● **STATED GOAL**
Please name the config option that controls the change described in the RCU patch email below.
==== TEXT PASSAGE ====
Re: [PATCH v3] EXP rcu: Move expedited grace period (GP) work to RT kthread_worker

From: Paul E. McKenney
Date: Mon Apr 11 2022 - 21:11:40 EST


On Fri, Apr 08, 2022 at 05:35:27PM -0700, Kalesh Singh wrote:
> Enabling CONFIG_RCU_BOOST did not reduce RCU expedited grace-period
> latency because its workqueues run at SCHED_OTHER, and thus can be
> delayed by normal processes. This commit avoids these delays by moving
> the expedited GP work items to a real-time-priority kthread_worker.
>
> This option is controlled by CONFIG_RCU_EXP_KTHREAD and disabled by
> default on PREEMPT_RT=y kernels which disable expedited grace periods
> after boot by unconditionally setting rcupdate.rcu_normal_after_boot=1.
==== EXTRACTED INFORMATION ====
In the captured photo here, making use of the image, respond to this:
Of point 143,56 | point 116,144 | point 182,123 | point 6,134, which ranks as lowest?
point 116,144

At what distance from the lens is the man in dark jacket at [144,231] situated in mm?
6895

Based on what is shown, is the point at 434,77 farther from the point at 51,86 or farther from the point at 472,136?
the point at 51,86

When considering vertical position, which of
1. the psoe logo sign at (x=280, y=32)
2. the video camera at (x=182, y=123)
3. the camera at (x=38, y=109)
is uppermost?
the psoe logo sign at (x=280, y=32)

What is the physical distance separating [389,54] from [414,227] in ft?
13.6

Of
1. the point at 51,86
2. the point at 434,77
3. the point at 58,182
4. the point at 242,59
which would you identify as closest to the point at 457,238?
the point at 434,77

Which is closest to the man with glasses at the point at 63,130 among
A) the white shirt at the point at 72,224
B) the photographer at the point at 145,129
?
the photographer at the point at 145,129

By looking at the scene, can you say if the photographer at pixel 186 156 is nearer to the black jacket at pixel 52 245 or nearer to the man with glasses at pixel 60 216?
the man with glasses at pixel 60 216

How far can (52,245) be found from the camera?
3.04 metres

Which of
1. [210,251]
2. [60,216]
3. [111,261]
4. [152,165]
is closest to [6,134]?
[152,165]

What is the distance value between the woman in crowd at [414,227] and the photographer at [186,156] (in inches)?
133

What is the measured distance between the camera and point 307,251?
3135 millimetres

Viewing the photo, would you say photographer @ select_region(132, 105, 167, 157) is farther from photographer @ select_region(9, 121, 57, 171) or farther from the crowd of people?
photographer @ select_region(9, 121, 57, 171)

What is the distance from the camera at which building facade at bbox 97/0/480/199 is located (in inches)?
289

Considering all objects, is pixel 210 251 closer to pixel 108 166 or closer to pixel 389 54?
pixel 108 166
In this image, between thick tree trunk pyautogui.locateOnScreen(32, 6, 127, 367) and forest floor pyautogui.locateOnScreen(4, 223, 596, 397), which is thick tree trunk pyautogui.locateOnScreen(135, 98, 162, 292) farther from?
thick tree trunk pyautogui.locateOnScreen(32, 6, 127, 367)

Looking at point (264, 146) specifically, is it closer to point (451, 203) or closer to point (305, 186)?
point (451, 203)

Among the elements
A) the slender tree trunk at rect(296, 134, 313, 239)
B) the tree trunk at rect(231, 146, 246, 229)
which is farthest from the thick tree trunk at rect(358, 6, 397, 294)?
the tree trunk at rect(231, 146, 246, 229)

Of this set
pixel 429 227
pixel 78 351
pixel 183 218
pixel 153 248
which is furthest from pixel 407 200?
====
● **RIGHT ANSWER**
CONFIG_RCU_EXP_KTHREAD